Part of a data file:
◆ ◆ ◆

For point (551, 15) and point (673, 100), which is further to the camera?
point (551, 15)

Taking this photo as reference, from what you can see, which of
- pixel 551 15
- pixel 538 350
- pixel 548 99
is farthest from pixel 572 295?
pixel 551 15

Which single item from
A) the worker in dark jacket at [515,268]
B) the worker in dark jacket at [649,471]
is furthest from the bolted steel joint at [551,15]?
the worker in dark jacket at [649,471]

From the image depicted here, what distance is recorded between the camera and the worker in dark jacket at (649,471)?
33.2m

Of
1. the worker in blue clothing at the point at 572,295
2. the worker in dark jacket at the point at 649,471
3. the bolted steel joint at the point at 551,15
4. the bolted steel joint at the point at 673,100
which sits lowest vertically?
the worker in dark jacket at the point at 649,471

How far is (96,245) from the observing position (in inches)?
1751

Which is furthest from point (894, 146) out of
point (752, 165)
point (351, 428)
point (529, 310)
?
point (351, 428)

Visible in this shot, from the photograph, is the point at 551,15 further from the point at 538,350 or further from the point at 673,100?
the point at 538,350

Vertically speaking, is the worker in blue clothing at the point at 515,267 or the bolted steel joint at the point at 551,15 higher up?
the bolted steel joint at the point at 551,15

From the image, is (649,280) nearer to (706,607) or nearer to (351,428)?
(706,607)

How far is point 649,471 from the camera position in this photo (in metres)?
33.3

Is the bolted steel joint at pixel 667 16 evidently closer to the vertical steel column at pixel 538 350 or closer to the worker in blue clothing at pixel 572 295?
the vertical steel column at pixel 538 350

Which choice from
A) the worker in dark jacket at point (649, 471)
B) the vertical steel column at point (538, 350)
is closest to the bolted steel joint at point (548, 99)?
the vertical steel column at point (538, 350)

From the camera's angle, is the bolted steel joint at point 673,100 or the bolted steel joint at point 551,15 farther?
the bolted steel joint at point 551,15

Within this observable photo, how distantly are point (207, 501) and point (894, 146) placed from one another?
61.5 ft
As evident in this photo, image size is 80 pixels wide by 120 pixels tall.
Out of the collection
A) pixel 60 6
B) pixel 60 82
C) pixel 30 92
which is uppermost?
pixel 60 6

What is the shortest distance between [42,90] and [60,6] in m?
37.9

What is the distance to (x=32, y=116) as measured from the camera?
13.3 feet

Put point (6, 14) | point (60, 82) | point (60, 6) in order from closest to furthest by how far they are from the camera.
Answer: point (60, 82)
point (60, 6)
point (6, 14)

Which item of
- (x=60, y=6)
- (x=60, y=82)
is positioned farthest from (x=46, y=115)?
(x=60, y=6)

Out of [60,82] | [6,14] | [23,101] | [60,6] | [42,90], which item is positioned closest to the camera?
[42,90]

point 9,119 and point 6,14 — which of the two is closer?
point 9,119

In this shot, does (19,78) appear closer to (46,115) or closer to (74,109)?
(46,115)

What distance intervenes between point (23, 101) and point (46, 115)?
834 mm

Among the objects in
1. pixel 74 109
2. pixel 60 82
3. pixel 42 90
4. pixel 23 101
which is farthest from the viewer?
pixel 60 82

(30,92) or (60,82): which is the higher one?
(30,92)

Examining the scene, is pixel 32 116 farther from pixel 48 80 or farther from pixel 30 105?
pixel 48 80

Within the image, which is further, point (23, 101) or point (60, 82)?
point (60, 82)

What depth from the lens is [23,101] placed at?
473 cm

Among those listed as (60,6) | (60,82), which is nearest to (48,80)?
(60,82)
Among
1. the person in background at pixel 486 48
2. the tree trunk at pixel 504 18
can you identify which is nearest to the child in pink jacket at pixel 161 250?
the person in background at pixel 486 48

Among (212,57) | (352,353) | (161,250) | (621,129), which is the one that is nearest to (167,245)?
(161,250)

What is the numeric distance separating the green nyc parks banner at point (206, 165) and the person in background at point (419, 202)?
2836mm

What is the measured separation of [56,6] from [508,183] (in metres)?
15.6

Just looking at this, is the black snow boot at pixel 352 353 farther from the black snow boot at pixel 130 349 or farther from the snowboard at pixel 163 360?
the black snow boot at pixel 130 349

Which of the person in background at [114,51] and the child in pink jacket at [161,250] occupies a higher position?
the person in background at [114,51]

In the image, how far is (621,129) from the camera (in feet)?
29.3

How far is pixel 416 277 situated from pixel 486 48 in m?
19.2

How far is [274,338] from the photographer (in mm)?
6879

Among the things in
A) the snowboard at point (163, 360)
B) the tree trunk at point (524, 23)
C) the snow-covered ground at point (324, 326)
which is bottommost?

◆ ◆ ◆

The problem: Return each line of the records above exactly as it reads.

Expected answer:
For point (551, 15) and point (673, 100), which is further to the camera?
point (551, 15)

Taking this photo as reference, from what you can see, which of
- pixel 551 15
- pixel 538 350
- pixel 548 99
is farthest from pixel 572 295?
pixel 551 15

Which single item from
A) the worker in dark jacket at [515,268]
B) the worker in dark jacket at [649,471]
is furthest from the bolted steel joint at [551,15]?
the worker in dark jacket at [649,471]

From the image depicted here, what distance is recorded between the camera and the worker in dark jacket at (649,471)?
33.2m

Of
1. the worker in blue clothing at the point at 572,295
2. the worker in dark jacket at the point at 649,471
3. the bolted steel joint at the point at 551,15
4. the bolted steel joint at the point at 673,100
which sits lowest vertically?
the worker in dark jacket at the point at 649,471

How far is (96,245) from the observing position (in inches)?
1751

Which is furthest from point (894, 146) out of
point (752, 165)
point (351, 428)
point (529, 310)
?
point (351, 428)

Visible in this shot, from the photograph, is the point at 551,15 further from the point at 538,350 or further from the point at 673,100?
the point at 538,350

Vertically speaking, is the worker in blue clothing at the point at 515,267 or the bolted steel joint at the point at 551,15 higher up?
the bolted steel joint at the point at 551,15

From the image, is (649,280) nearer to (706,607) or nearer to (351,428)?
(706,607)

How far is point 649,471 from the camera position in this photo (in metres)?
33.3

Is the bolted steel joint at pixel 667 16 evidently closer to the vertical steel column at pixel 538 350 or closer to the worker in blue clothing at pixel 572 295?
the vertical steel column at pixel 538 350

Which choice from
A) the worker in dark jacket at point (649, 471)
B) the vertical steel column at point (538, 350)
is closest to the bolted steel joint at point (548, 99)?
the vertical steel column at point (538, 350)

From the camera's angle, is the bolted steel joint at point 673,100 or the bolted steel joint at point 551,15 farther?
the bolted steel joint at point 551,15

Within this observable photo, how distantly are point (207, 501) and point (894, 146) placed from one another?
61.5 ft
As evident in this photo, image size is 80 pixels wide by 120 pixels tall.
Out of the collection
A) pixel 60 6
B) pixel 60 82
C) pixel 30 92
which is uppermost?
pixel 60 6

What is the shortest distance between [42,90] and [60,6] in m?
37.9

What is the distance to (x=32, y=116) as measured from the camera?
13.3 feet

Put point (6, 14) | point (60, 82) | point (60, 6) in order from closest to furthest by how far they are from the camera.
Answer: point (60, 82)
point (60, 6)
point (6, 14)

Which item of
- (x=60, y=6)
- (x=60, y=82)
is positioned farthest from (x=46, y=115)?
(x=60, y=6)

Out of [60,82] | [6,14] | [23,101] | [60,6] | [42,90], which item is positioned closest to the camera?
[42,90]

point 9,119 and point 6,14 — which of the two is closer?
point 9,119

In this shot, does (19,78) appear closer to (46,115) or closer to (74,109)?
(46,115)

What distance intervenes between point (23, 101) and point (46, 115)?
834 mm

Among the objects in
1. pixel 74 109
2. pixel 60 82
3. pixel 42 90
4. pixel 23 101
which is farthest from the viewer?
pixel 60 82

(30,92) or (60,82): which is the higher one?
(30,92)

Examining the scene, is pixel 32 116 farther from pixel 48 80 or farther from pixel 30 105?
pixel 48 80

Within the image, which is further, point (23, 101) or point (60, 82)?
point (60, 82)

What depth from the lens is [23,101] placed at?
473 cm

Among those listed as (60,6) | (60,82), which is nearest to (48,80)?
(60,82)
Among
1. the person in background at pixel 486 48
2. the tree trunk at pixel 504 18
can you identify which is nearest to the child in pink jacket at pixel 161 250?
the person in background at pixel 486 48

Among (212,57) | (352,353) | (161,250) | (621,129), which is the one that is nearest to (167,245)?
(161,250)

What is the numeric distance separating the green nyc parks banner at point (206, 165) and the person in background at point (419, 202)?
2836mm

What is the measured separation of [56,6] from [508,183] (in metres)?
15.6

Just looking at this, is the black snow boot at pixel 352 353 farther from the black snow boot at pixel 130 349 or farther from the snowboard at pixel 163 360?
the black snow boot at pixel 130 349

Which of the person in background at [114,51] and the child in pink jacket at [161,250] occupies a higher position?
the person in background at [114,51]

In the image, how far is (621,129) from the camera (in feet)?
29.3

How far is pixel 416 277 situated from pixel 486 48 in m?
19.2

How far is [274,338] from the photographer (in mm)?
6879

Among the things in
A) the snowboard at point (163, 360)
B) the tree trunk at point (524, 23)
C) the snow-covered ground at point (324, 326)
which is bottommost?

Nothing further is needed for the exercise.